Arduino Genuino/Uno with sensors
Machine learning parameter correlations and probability of forest fire occurrences
In the past few years, California has been subject to intense wildfires that have devastated so many lives and homes. Most recently in November 2018, we had Camp Fire (originating in Butte County) strike down 18,000 structures and leave 85 people dead. The tragedy of wildfires is often difficult to deal with and poor air quality can cause extremely harmful impacts on human and environmental health as well. Whether people have just watched their house go up in flames or are seeing hazy skies up above, we want to help victims of wildfire tragedy or those at risk of fires know about the nearest safety zones, wildfire locations, and notifications on how to proceed. Fires always start as a small ember, and we want to help society before it blazes into a flame.
What it does
Forest fires have environmental impacts that create economic problems as well as ecological damage. Developing a means to predict the occurrence of a forest fire shortly after it first breaks out has the potential to guide proper resource allocation for improved fire control. In this study, the possibilities of predictions resulting from possible forest fires were estimated using historical forest fire records. These contained parameters like geographical conditions of the existing environment, date and time when the fire broke out, meteorological data such as temperature, humidity and wind speed, and the type and number of trees in a unit area.
How I built it
We've developed our idea into 3 zones! 1) Device Prototyping - By using an Arduino/Geniuno Uno foundation, we configured our board to collect real-time data for temperature, air quality via CO2 emissions monitoring, and soil moisture. We envision scattering these devices throughout the state and in other high-risk fire regions to constantly monitor these parameters and inform locals about the current status quo of wildfires in the area. Data collected from the hardware can be added to the current dataset’s csv file for continuous intake of data. 2) Machine Learning Model - This model was trained using historical forest fire records in California which contained geographical conditions of the existing environment such as average temperature, relative humidity, wind speed. At certain conditions, historically, for example high temperatures, low wind speed and low humidity, there have been a higher occurrence of forest fires. Hence, we can use this pattern to predict within a certain confidence level when a forest fire could occur based on recurring weather/atmospheric conditions. Previously, experts confirmed an artificially intelligent model during 13th EPIA 2007 using Gaussian SVM with just 4 parameters to predict forest fire possibilities based on RMSE and MAD. This model works best for small fires but alternatively for forest fires affecting wider regions, so we approached it differently. We set up a Dense Neural Network using TensorFlow Regressor to prepare our model to predict widespread forest fires. Hence, we considered multiple aspects of the available features to classify. Our network composed of three layers associated with a hundred thousand steps to achieve better results, to evaluate with RMSE of Scikit-Learn. 3) Web App Visualization - The web app seamlessly acts as a user friendly approach to the wildfire problem. It offers a simple digital platform to see the locations of live fires, nearby fire relief areas, and offers a notification-subscription feature implemented through esri APIs and ArcGIS. The app itself allows for on-the-go updates of possible fires based on a person’s location, creates a route from where the person is to the nearest relief camp, in addition to humanitarian organization links that the user can easily navigate to for donating to wildfire aid relief.

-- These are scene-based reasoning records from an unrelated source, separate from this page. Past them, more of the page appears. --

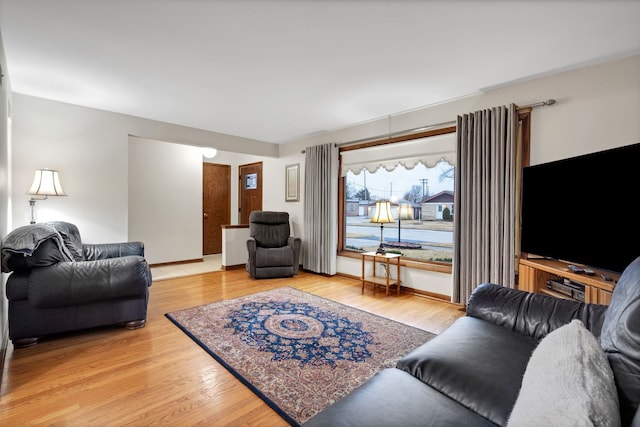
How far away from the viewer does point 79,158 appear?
362 centimetres

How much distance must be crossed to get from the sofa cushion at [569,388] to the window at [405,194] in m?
2.87

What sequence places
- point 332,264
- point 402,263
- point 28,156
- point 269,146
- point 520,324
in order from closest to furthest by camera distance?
point 520,324 < point 28,156 < point 402,263 < point 332,264 < point 269,146

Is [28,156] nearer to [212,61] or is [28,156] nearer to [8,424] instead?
[212,61]

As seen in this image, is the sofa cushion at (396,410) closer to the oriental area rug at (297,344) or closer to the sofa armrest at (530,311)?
the oriental area rug at (297,344)

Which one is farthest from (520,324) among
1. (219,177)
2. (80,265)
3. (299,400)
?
(219,177)

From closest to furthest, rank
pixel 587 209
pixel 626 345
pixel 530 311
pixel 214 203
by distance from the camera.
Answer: pixel 626 345 → pixel 530 311 → pixel 587 209 → pixel 214 203

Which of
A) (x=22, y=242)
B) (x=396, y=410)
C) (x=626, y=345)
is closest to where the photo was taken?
(x=626, y=345)

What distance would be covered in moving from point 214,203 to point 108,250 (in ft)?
11.3

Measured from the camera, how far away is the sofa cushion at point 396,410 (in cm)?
92

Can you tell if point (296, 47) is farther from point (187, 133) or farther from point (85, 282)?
point (187, 133)

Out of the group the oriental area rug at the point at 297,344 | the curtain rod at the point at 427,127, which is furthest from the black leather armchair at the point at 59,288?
the curtain rod at the point at 427,127

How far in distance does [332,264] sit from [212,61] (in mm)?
3305

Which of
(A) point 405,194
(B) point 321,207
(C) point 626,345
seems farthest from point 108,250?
(C) point 626,345

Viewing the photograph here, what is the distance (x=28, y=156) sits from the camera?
331cm
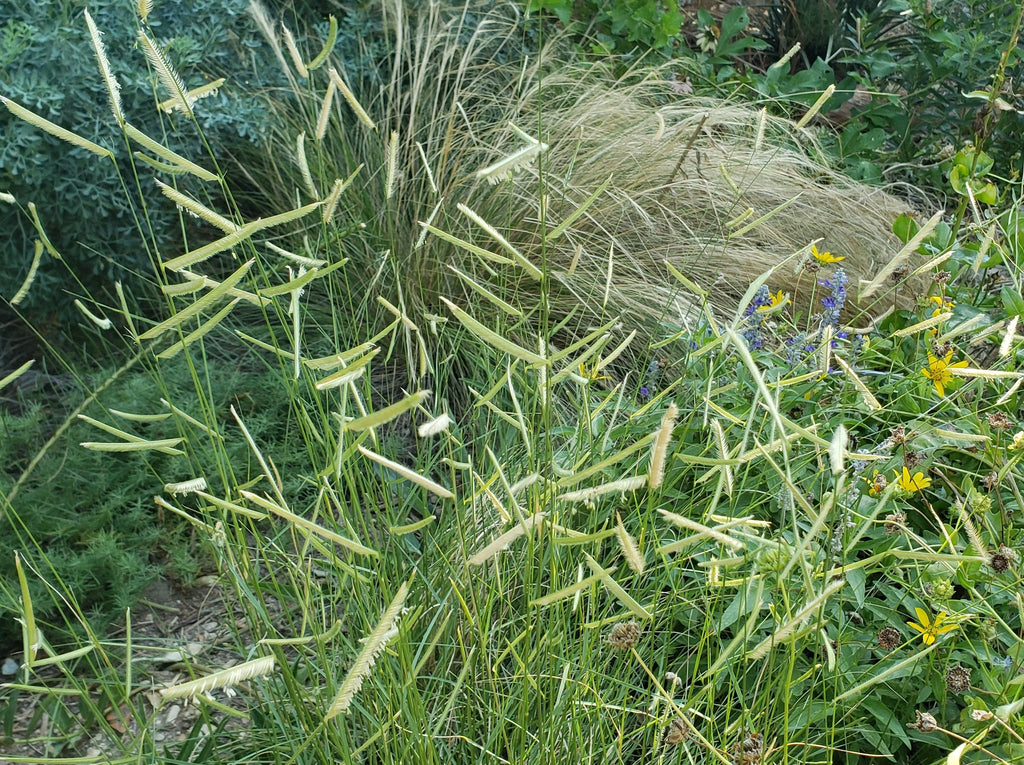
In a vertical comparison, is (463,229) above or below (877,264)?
above

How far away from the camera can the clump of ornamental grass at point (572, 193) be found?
2939 millimetres

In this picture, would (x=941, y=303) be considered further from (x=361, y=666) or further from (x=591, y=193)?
(x=361, y=666)

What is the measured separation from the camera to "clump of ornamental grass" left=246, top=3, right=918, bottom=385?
2.94 m

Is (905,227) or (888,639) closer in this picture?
(888,639)

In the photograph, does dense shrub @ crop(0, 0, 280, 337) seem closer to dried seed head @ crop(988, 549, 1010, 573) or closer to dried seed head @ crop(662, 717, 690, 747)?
dried seed head @ crop(662, 717, 690, 747)

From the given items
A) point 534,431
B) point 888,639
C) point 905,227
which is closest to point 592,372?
point 534,431

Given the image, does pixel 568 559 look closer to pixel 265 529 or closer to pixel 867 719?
pixel 867 719

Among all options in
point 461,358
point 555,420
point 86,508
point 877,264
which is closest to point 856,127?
point 877,264

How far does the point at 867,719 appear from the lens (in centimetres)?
158

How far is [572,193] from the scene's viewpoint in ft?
10.3

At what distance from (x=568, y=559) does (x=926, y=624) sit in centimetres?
57

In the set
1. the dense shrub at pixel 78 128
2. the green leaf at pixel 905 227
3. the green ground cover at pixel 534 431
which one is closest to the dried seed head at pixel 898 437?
the green ground cover at pixel 534 431

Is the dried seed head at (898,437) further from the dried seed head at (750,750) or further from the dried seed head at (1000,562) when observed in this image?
the dried seed head at (750,750)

Accomplishments that I'm proud of
For us four founders of ember, with eclectic skills and too many inside jokes between us, we are so proud of the product we developed. Making our ember prototype taught us all so much and allowed us to teach each other new skills: designing machine learning algorithms, working together in hardware hacking, and training our model to predict wildfire locations. We're also proud to have created a very practical tool that has a widespread, real-world application to enforce better wildfire safety and awareness. All in all, we really just wanted to create an innovative, problem-solving system that could better the world and make a difference, and we know this is the start of something big.
What I learned
First and foremost, there is so much involved in hacking an integrated software-hardware device! We learned how to better apply our individual strengths towards different tasks, integrate all the components on a time crunch, and just find efficient alternatives when things got hard. So being resourceful was key to this whole project!
What's next for ember
ember is only going to burn brighter as we take over wildfires! Over time, we'd love to work on more sophisticated machine learning algorithms, refine the hardware for our device to be resistant against environmental degradation, and make our product ultra-affordable and accessible to communities around the world. ember would be an amazing addition to regions most susceptible to fire risks, providing pre-emptive alerts about upcoming wildfire dangers and making sure that people are safe before the fire spreads.